SentryVision is an advanced AI-powered security monitoring system that provides real-time weapon detection using YOLOv8m deep learning models. The system offers live camera streaming, intelligent threat detection, and comprehensive alert management through a modern web interface.
- 🎯 Advanced Threat Detection: Custom-trained YOLOv8m model with 47.08% mAP@0.5 for detecting knives, pistols, and long weapons
- 📹 Multi-Camera Support: Real-time streaming from multiple camera sources with DirectShow backend support
- ⚡ Intelligent Filtering: Per-class confidence thresholds to reduce false positives (phones/pens detected as knives)

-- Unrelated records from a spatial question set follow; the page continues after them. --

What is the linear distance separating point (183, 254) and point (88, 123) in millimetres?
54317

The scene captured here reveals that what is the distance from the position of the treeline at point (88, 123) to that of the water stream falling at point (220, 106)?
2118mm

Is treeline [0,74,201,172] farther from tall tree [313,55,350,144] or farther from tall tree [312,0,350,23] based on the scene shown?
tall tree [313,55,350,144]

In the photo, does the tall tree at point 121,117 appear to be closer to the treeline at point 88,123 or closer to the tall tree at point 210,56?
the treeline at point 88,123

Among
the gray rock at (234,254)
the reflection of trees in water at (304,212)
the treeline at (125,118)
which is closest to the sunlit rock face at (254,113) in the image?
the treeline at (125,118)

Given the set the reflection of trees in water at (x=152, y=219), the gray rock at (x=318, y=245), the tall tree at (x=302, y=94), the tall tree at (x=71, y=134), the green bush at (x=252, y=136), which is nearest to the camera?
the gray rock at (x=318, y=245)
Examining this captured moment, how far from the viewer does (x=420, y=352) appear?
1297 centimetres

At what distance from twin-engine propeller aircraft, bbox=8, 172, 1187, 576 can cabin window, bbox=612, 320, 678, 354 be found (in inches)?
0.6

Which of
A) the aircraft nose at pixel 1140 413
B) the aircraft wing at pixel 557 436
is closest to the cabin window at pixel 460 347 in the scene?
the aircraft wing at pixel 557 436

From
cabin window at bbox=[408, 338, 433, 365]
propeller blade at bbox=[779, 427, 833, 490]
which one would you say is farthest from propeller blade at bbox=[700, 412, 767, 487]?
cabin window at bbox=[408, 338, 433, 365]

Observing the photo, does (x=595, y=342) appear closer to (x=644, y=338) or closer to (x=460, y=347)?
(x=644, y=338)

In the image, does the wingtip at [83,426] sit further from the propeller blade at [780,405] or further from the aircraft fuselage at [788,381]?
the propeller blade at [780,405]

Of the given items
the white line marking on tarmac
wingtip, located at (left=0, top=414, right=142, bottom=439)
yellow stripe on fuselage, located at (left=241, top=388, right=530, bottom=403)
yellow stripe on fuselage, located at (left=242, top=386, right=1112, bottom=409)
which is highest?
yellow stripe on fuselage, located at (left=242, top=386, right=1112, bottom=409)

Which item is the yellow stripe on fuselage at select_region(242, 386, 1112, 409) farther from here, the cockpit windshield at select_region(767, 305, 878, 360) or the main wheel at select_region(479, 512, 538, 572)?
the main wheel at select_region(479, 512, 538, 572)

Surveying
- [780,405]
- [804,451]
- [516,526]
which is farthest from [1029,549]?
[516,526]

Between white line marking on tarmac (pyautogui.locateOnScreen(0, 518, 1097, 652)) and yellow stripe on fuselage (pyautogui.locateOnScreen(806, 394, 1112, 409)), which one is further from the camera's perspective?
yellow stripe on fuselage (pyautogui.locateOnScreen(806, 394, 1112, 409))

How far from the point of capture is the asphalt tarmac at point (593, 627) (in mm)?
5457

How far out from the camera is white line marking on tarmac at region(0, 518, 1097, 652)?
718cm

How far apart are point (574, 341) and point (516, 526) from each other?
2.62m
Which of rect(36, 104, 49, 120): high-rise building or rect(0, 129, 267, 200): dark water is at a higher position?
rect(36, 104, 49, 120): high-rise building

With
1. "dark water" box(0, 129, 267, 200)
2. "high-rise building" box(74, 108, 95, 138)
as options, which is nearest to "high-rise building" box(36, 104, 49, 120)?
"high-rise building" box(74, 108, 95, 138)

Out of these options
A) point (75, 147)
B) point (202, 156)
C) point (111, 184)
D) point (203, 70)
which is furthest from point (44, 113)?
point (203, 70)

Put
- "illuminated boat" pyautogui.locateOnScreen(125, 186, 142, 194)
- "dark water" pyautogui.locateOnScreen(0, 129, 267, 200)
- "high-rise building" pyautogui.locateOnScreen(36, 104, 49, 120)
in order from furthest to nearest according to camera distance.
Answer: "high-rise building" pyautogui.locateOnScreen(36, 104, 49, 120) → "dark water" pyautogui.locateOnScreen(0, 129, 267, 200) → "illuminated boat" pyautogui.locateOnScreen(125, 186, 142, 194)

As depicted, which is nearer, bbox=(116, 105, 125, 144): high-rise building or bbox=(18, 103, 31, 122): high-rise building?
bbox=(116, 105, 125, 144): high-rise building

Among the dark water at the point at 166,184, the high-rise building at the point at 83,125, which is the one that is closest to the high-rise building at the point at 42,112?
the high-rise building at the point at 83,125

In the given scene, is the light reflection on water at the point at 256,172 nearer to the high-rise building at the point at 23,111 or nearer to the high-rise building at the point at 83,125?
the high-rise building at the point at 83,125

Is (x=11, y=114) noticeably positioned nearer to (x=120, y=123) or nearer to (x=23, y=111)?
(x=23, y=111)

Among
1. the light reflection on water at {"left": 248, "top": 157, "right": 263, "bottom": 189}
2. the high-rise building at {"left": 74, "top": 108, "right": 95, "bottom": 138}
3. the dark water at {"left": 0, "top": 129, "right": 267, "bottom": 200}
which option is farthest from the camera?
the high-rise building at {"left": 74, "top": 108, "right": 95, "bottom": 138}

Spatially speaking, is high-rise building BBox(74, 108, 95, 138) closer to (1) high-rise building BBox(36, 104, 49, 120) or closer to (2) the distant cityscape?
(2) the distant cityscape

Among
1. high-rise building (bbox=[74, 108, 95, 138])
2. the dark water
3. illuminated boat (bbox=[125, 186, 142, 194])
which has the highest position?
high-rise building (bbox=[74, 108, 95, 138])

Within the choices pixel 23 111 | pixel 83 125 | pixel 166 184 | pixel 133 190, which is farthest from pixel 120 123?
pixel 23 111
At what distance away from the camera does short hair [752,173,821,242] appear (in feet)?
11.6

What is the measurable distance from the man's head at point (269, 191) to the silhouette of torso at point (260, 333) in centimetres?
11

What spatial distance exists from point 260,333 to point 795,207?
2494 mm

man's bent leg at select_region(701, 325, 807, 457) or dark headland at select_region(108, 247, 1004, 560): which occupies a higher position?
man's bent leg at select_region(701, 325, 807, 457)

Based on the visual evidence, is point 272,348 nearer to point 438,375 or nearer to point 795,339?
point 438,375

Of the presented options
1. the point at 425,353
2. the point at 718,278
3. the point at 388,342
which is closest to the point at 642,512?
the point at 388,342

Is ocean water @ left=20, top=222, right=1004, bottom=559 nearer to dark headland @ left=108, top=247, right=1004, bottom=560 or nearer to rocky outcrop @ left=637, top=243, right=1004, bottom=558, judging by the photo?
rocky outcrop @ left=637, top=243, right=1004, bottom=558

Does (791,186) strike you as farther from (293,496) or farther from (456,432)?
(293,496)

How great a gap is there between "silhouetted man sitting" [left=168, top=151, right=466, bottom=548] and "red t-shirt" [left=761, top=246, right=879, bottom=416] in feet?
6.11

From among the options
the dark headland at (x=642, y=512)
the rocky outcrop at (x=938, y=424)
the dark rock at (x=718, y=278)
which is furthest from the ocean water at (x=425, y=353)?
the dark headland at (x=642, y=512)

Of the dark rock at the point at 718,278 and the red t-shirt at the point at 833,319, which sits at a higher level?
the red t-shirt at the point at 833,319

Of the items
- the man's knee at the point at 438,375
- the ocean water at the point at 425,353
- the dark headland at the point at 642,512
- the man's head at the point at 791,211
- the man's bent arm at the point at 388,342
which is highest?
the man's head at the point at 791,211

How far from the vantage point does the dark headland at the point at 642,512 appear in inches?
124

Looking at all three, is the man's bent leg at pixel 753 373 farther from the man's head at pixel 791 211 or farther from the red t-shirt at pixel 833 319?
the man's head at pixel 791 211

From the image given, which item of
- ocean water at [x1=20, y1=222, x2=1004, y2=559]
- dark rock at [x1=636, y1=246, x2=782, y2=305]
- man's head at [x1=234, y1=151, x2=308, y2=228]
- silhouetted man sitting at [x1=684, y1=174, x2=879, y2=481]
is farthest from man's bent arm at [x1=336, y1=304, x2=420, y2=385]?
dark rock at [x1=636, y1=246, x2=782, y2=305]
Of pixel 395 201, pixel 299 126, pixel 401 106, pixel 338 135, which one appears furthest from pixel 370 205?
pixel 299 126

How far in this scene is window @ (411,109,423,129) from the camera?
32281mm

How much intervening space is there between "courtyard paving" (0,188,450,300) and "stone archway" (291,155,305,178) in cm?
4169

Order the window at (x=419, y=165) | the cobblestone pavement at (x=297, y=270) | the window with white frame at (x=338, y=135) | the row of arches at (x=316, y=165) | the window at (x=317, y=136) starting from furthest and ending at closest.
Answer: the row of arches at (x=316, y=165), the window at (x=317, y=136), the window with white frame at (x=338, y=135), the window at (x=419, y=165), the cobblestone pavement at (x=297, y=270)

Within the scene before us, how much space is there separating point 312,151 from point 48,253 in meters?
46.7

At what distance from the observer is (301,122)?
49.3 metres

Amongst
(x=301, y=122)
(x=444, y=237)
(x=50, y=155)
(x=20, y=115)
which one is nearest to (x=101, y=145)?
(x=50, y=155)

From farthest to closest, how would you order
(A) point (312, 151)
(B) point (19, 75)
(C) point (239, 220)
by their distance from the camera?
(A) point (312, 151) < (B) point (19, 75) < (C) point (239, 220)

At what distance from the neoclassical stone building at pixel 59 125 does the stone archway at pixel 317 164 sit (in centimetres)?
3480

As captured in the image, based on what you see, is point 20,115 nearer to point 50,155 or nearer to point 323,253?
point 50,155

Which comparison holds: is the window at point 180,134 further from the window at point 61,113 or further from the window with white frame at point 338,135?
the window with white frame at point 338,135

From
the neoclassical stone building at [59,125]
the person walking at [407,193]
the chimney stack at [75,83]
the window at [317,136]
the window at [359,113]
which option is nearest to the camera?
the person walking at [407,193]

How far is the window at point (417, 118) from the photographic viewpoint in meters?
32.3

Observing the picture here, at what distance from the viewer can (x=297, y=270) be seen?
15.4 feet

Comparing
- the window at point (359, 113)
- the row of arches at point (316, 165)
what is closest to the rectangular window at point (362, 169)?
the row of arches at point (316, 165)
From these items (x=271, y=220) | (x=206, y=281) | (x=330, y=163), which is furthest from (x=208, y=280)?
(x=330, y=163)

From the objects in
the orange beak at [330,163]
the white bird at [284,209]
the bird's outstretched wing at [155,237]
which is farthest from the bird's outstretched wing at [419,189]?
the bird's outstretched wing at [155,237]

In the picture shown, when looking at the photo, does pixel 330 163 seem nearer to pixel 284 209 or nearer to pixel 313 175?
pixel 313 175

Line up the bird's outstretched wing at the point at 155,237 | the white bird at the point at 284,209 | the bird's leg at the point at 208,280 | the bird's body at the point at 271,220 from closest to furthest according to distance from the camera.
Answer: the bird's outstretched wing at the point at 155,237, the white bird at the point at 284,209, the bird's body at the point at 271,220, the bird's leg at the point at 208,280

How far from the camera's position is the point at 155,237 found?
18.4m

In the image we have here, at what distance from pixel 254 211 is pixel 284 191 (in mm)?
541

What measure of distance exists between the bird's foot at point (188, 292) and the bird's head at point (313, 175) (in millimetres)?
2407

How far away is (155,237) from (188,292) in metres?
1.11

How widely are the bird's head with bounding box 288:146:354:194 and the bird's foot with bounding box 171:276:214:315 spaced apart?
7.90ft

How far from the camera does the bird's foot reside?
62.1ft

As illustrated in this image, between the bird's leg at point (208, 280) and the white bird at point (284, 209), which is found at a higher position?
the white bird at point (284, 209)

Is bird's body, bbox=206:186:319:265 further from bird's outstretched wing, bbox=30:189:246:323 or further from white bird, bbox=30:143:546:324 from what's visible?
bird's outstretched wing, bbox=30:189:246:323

- 🔐 User Authentication: Secure login and registration system with Flask-Login
- 🚨 Real-Time Alerts: Instant notifications with detection snapshots and audio alerts
- 📱 Responsive Dashboard: Modern web interface optimized for desktop and mobile devices
- 🔧 GPU Acceleration: CUDA-optimized training and inference for RTX GPUs
- 📊 Performance Monitoring: Comprehensive model evaluation and training metrics
├── instance/ # SQLite database and other instance-specific files
├── static/ # Static files (CSS, JS, images, snapshots)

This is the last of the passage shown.